Anne-Caroline Paucot - http://www.dicodufutur.com/ - qui  n’est jamais en manque d’imagination, proposait que l’on dispose à l’inverse de lunettes « à réalité diminuée » pour s’épargner des perceptions désagréables. Ainsi, l’on allègerait certaines réunions en gommant les stupidités qui s’y disent et les grimaces des hypocrites.

 

En fait, notre appareil cognitif combine déjà les deux modes : réalité augmentée ou réalité diminuée. On sait par exemple maintenant que ce que nous prenons pour la perception pure d’un objet résulte en fait, pour 75% au moins, d’une reconstruction du cerveau. A partir de quelques détails significatifs, celui-ci identifie l’objet probable et rajoute des pixels comme un peintre remplit les blancs de sa toile. On voit les avantages et les inconvénients de ce mode opératoire. Il est économe et rapide, mais peut porter à l’erreur, comme ce maréchal de Napoléon qui, apercevant dans un couloir sombre une statue voilée, crut avoir affaire à un fantôme. Il peut aussi laisser de côté les signes de changements lents au profit d’une image stable, surtout si elle nous rassure. « Du pétrole, il y en aura toujours. »
_ _ _
Recopiez en entier le texte fourni sur la réalité augmentée et la réalité diminuée, sans y changer un seul mot. Les items n'ont aucun rôle dans ce travail.
_ _ _
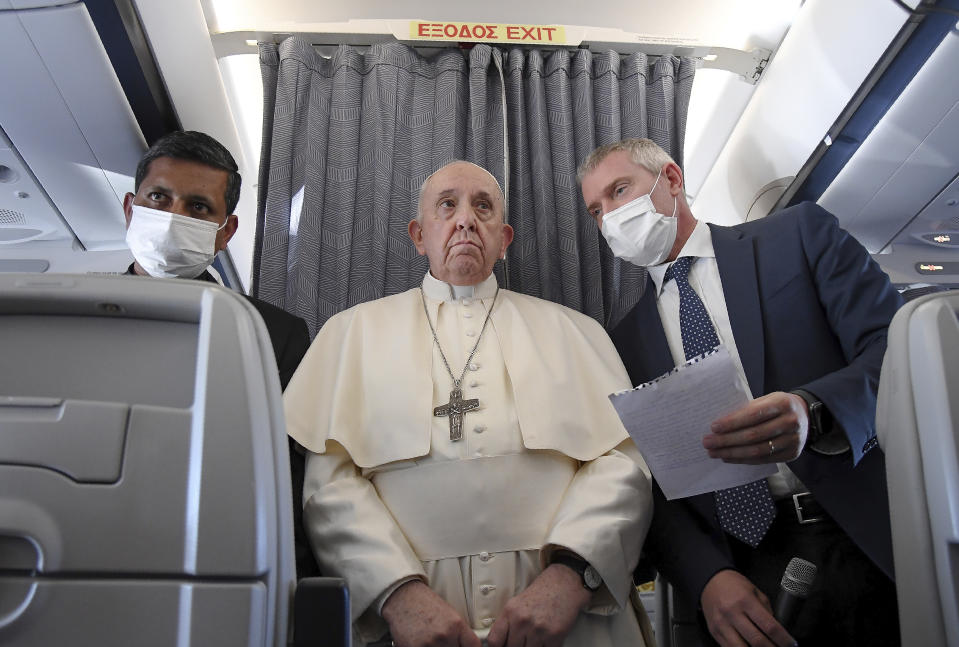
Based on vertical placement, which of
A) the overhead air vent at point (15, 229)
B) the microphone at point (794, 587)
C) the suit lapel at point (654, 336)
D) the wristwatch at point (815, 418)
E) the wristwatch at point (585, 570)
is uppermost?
the overhead air vent at point (15, 229)

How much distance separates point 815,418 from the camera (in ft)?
6.04

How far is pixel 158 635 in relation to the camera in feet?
3.01

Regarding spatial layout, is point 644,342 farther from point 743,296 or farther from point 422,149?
point 422,149

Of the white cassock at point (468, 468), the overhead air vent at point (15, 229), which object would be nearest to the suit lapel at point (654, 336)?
the white cassock at point (468, 468)

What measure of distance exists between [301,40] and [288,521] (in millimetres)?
3056

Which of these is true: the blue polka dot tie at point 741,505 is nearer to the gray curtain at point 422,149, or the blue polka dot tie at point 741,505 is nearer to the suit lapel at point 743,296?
the suit lapel at point 743,296

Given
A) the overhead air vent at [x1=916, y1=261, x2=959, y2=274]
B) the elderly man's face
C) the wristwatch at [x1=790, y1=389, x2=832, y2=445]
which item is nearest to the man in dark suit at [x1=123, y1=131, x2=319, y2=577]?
the elderly man's face

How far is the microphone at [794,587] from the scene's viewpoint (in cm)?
159

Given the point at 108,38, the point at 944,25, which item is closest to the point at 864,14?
the point at 944,25

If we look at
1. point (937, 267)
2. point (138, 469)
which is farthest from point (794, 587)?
point (937, 267)

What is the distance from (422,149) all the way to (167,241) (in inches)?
50.1

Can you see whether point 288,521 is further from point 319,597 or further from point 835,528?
point 835,528

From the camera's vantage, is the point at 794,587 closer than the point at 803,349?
Yes

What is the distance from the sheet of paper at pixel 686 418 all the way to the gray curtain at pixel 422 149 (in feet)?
4.58
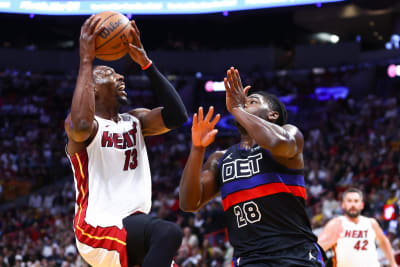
_ _ _
__Réponse attendue__
Anne-Caroline Paucot - http://www.dicodufutur.com/ - qui  n’est jamais en manque d’imagination, proposait que l’on dispose à l’inverse de lunettes « à réalité diminuée » pour s’épargner des perceptions désagréables. Ainsi, l’on allègerait certaines réunions en gommant les stupidités qui s’y disent et les grimaces des hypocrites.

 

En fait, notre appareil cognitif combine déjà les deux modes : réalité augmentée ou réalité diminuée. On sait par exemple maintenant que ce que nous prenons pour la perception pure d’un objet résulte en fait, pour 75% au moins, d’une reconstruction du cerveau. A partir de quelques détails significatifs, celui-ci identifie l’objet probable et rajoute des pixels comme un peintre remplit les blancs de sa toile. On voit les avantages et les inconvénients de ce mode opératoire. Il est économe et rapide, mais peut porter à l’erreur, comme ce maréchal de Napoléon qui, apercevant dans un couloir sombre une statue voilée, crut avoir affaire à un fantôme. Il peut aussi laisser de côté les signes de changements lents au profit d’une image stable, surtout si elle nous rassure. « Du pétrole, il y en aura toujours. »